» **Work order**: Retype the entries exactly; omit all pictures.

━━━━━━━━━━

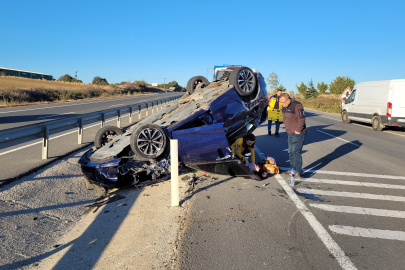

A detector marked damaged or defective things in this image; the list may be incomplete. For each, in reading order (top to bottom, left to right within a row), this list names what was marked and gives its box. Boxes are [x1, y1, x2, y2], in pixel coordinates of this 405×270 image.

overturned car [79, 66, 268, 188]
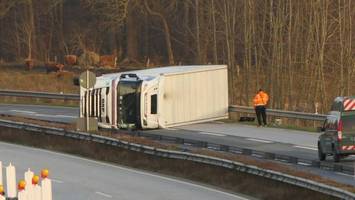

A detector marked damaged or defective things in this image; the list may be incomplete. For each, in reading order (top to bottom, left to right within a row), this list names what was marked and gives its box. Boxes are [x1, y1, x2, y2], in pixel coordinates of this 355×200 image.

overturned truck [81, 65, 229, 129]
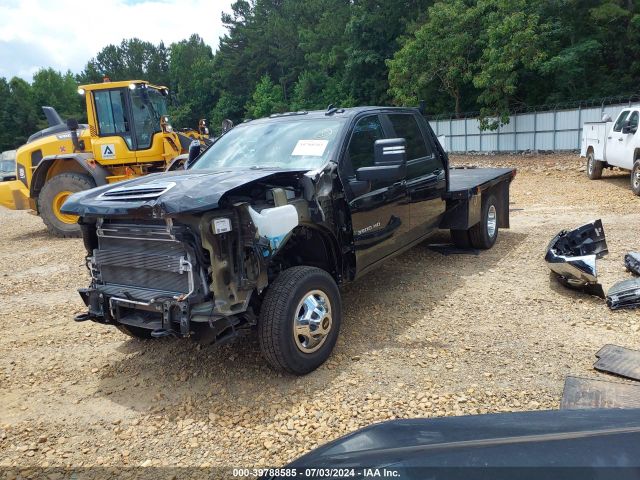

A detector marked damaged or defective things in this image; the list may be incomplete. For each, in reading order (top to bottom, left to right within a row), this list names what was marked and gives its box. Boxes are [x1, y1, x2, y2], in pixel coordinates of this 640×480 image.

broken bumper cover [544, 220, 608, 296]
damaged front end [544, 220, 608, 296]
crumpled front bumper [544, 220, 608, 296]
broken bumper cover [608, 278, 640, 312]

━━━━━━━━━━

» **Response to the exercise**:
A detector marked damaged or defective things in this image; the list may be incomplete. For each, in reading order (top to bottom, left to right within a row), this list names what was marked and gives its box. Boxes are [x1, y1, x2, y2], in pixel coordinates of this 405×270 image.

overturned car [79, 66, 268, 188]

A detector marked damaged or defective things in this image; the list may be incomplete. For each, in reading order (top to bottom, left to right within a row), this list names what was marked and gives its box. Boxes are [x1, y1, x2, y2], in pixel coordinates of this 355×200 image.

overturned truck [81, 65, 229, 129]

A detector marked damaged or defective things in this image; the list may be incomplete. For each, in reading order (top to bottom, left to right within a row), this list names what was marked and gives its box. Boxes are [x1, y1, x2, y2], in pixel coordinates of this 640×480 image.

broken bumper cover [544, 220, 608, 296]
damaged front end [544, 220, 608, 296]
crumpled front bumper [544, 220, 608, 296]
broken bumper cover [608, 278, 640, 312]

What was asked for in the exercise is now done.